A Bolívia assumiu ontem (02/05) o controle total da produção e comercialização do gás natural e do petróleo, após formalização protoclar de 44 contratos de produção em uma cerimônia no palácio Quemado, local onde o presidente Evo Morales pediu às multinacionais que acelerem os investimentos nas jazidas de gás natural.

O presidente boliviano solicitou às empresas transnacionais, a partir de agora sócias da empresa estatal Yacimientos Petrolíferos Fiscales Bolivianos (YPFB) uma intensificação dos investimentos com os quais se comprometeram nos contratos de exploração que entraram em vigor.

De acordo com o professor de Relações Internacionais da Trevisan Escola de Negócios, José Alexandre Altahyde Hage, os pronunciamentos do presidente Evo Morales, divulgados pela imprensa brasileira, marca o fato de que o governo brasileiro não tem claro qual deve ser a ação a ser tomada sobre a nacionalização dos hidrocarbonetos pela Bolívia, em maio do ano passado.

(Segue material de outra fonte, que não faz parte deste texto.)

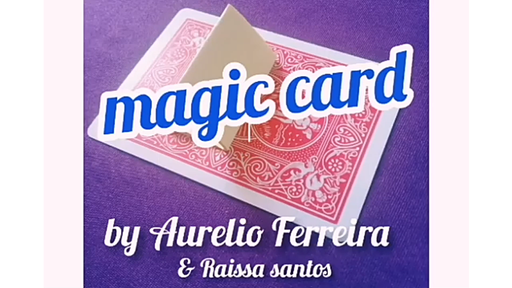 Magic Card by Aurelio Ferreira & Raissa Santos - Video Download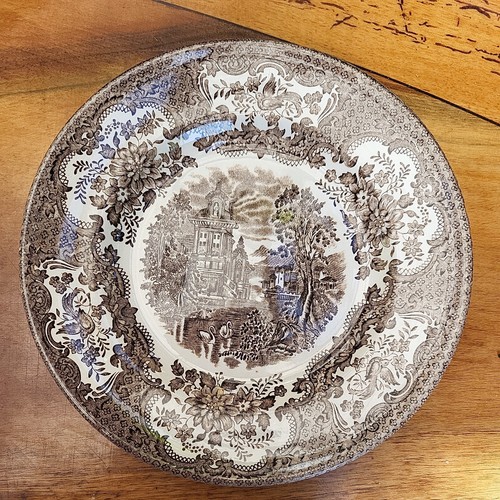 Antike englische transferware - antike,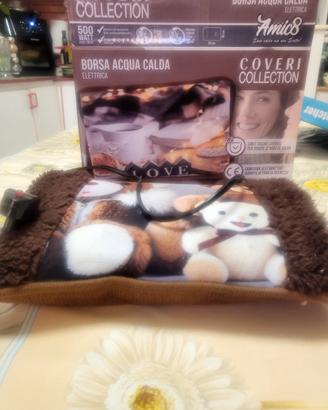 borsa acqua calda elettrica 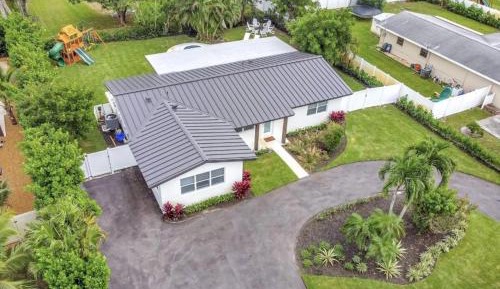 Four-Bedroom House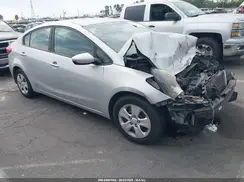 KNAFK4A67G5615850 2016 KIA FORTE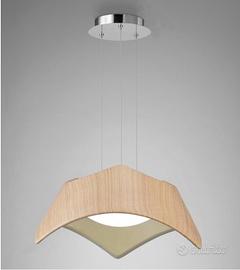 Lampadario sospensione MANTRA MAUI 4814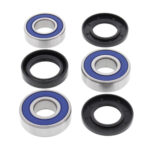 Kit Rulmenti roata spate Suzuki RM250 RMX250 1988-1999 All Balls 25-1262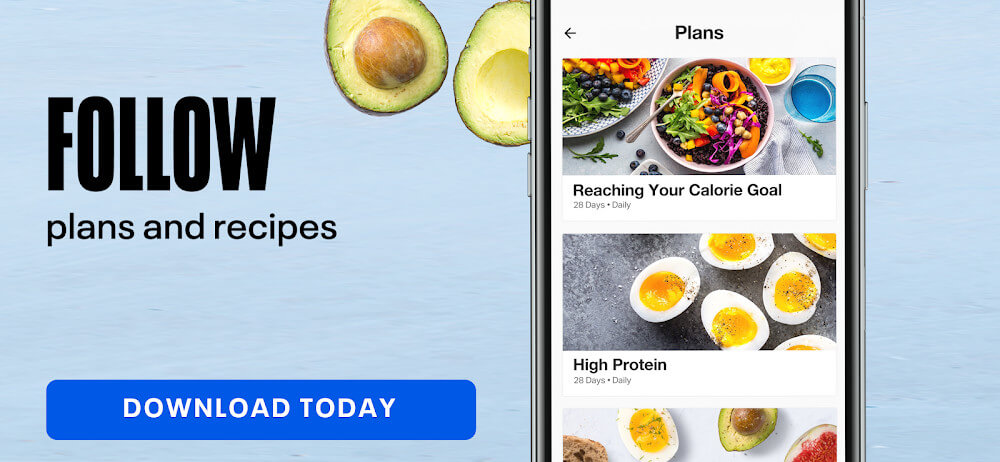 MyFitnessPal减肥宝应用截图第2张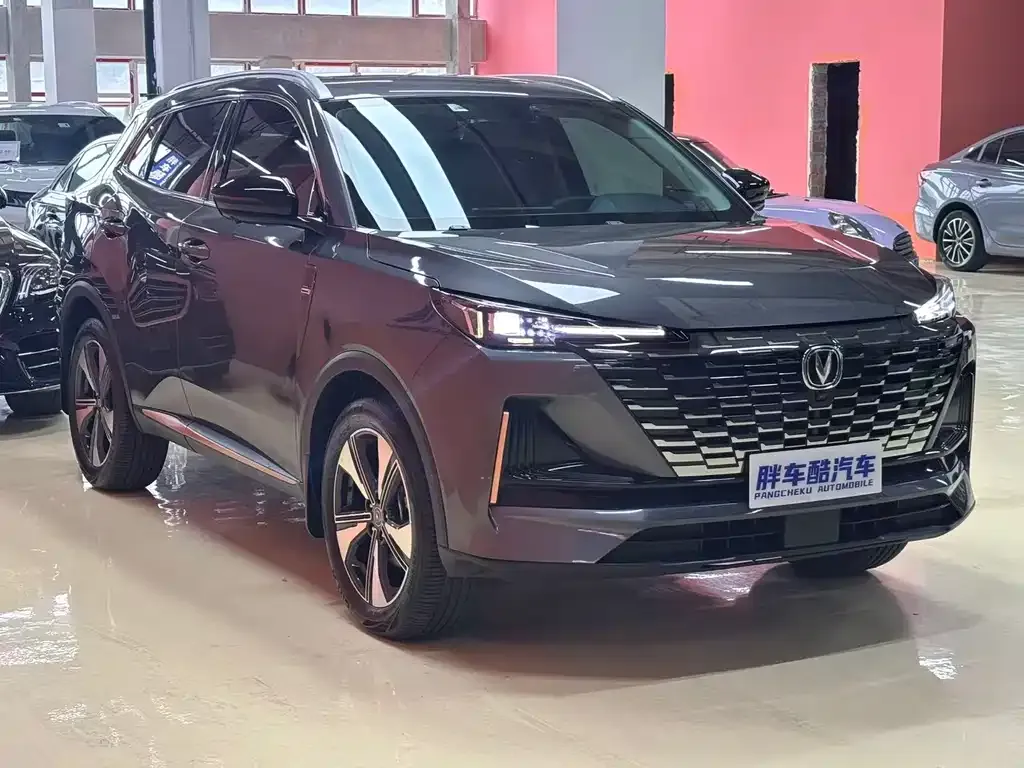 Changan CS55PLUS — фото 9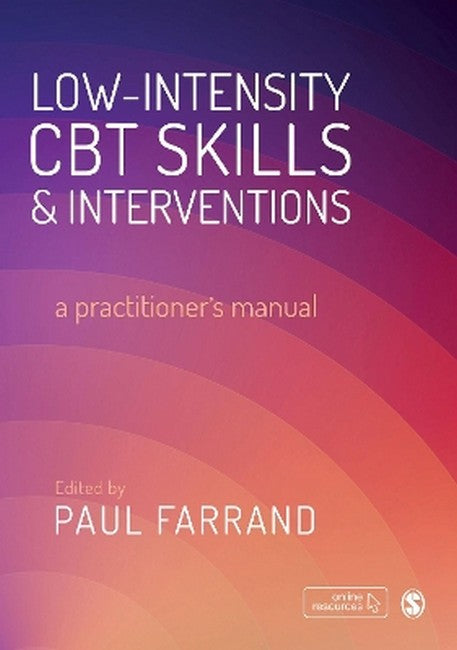 Low-intensity CBT Skills and Interventions cover
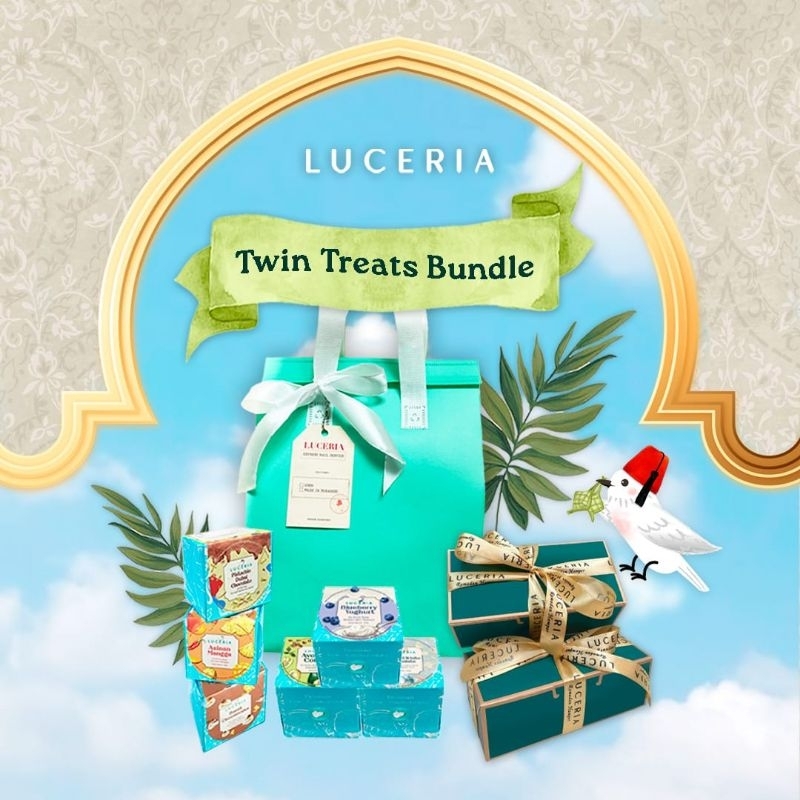 

Twin Treast Bundle Hamper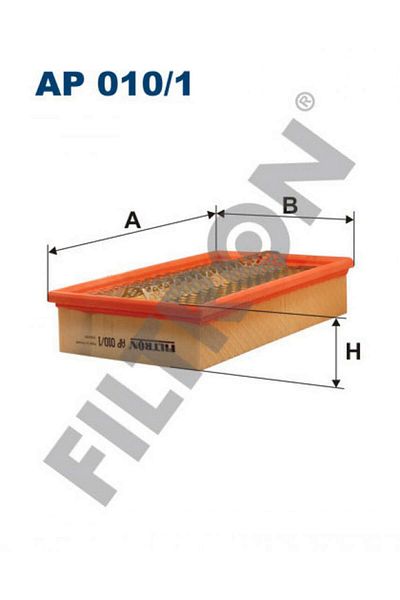Filtron فلتر هواء مرسيدس بنز مرسيدس 200، 220، E (W/R/C/S124) GNZRZ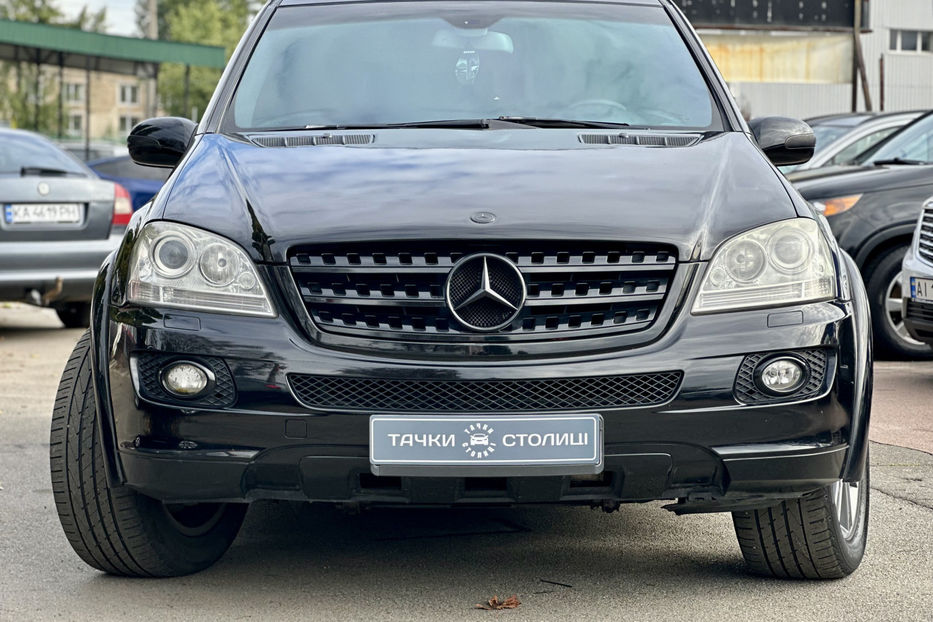 Продам Mercedes-Benz ML-Class 2007 года в Киеве
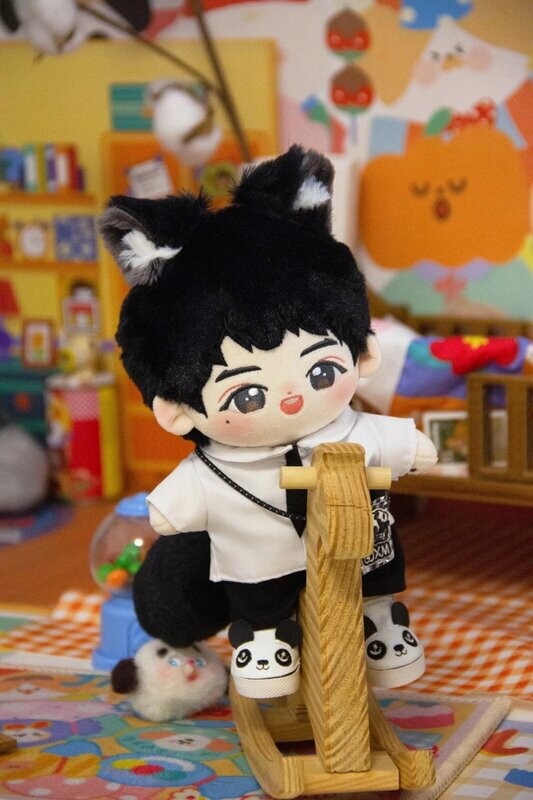 [IS] Gong Jun 20 CM Doll Set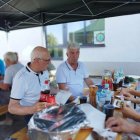Grill dla Seniorów zorganizowany przez KGW Szarów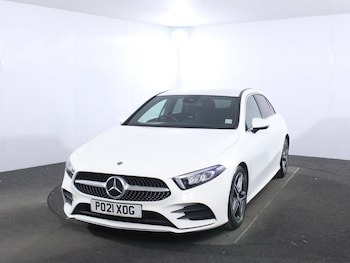 Used Mercedes-Benz A-Class 2021 for sale - 78401092: Photo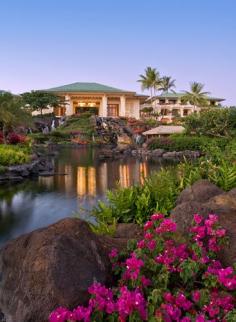 
                    
                        Grand Hyatt Kauai Resort and Spa, winner of the Fodor's 100 Hotel Awards for the Trusted Brand category #travel
                    
                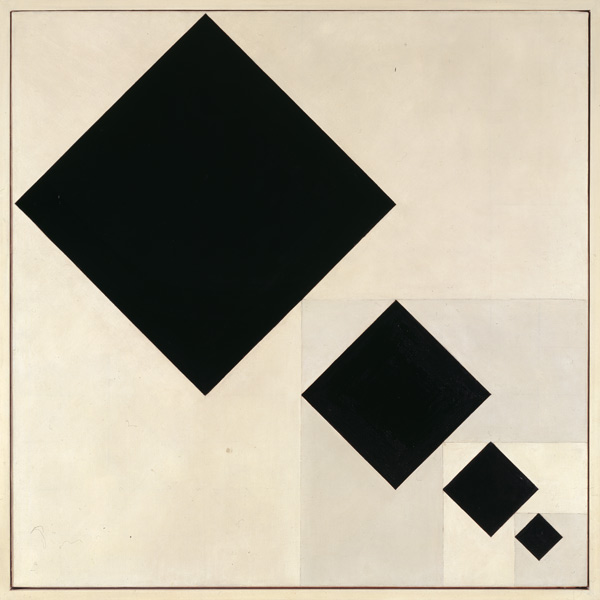 Composition Arithmétique from Theo van Doesburg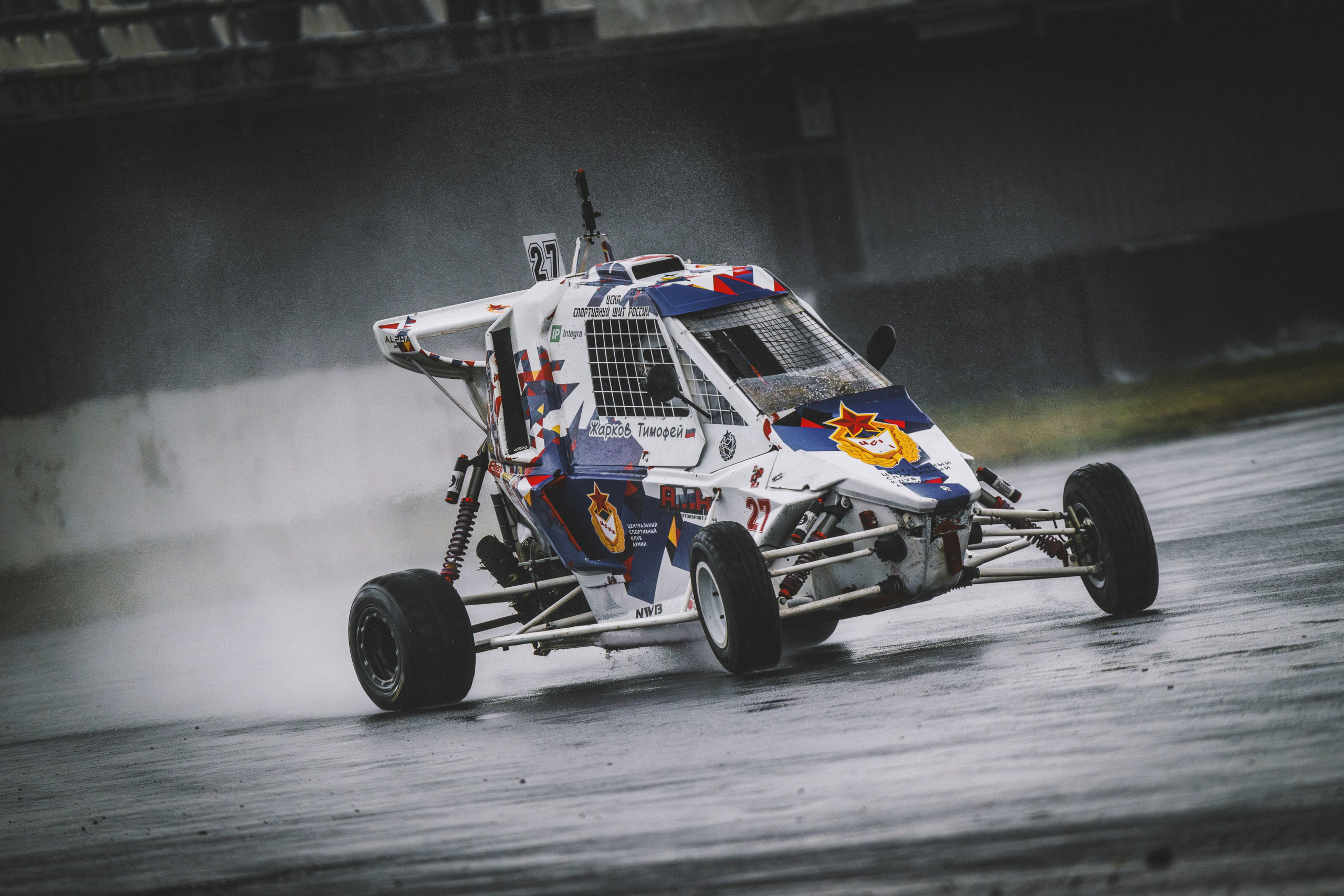 Кубок YUKA ADV Pro Racing по ралли-кроссу. Авто и мотоспорт — фотограф Антон Медведев iCoguar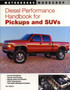 Diesel Performance Handbook for Pickups and Suvs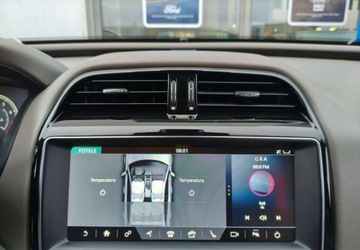 Jaguar XE 2019 Jaguar XE Jaguar XE 2.0 T Prestige 2.0 Benzyna 200KM, zdjęcie 17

Para ele, a falta de direção apresentada pelo governo brasileiro não é algo recente. O governo Lula tem as responsabilidades pertencentes ao seu período, de não ter claro qual deve ser a política brasileira para a Bolívia. No entanto, a falta de melhor projeto com respeito à energia, bem como à política externa brasileira para a América do Sul, vem desde o governo de Fernando Henrique Cadoso.

Em 1996 o governo do PSDB assinou o Tratado de La Paz concordando com a compra do gás natural boliviano, mas sem o necessário estudo de cenários políticos sobre os riscos e crises que poderiam apresentar à Bolívia em virtude de suas manifestações e movimentos sociais bastante ativos contra empresas internacionais, sobretudo as mineradoras e petroleiras.

Desta maneira, Hage conclui que os contratempos advindos da questão energética do gás natural iniciaram há mais de dez anos por falta de políticas apropriadas no âmbito doméstico e internacional.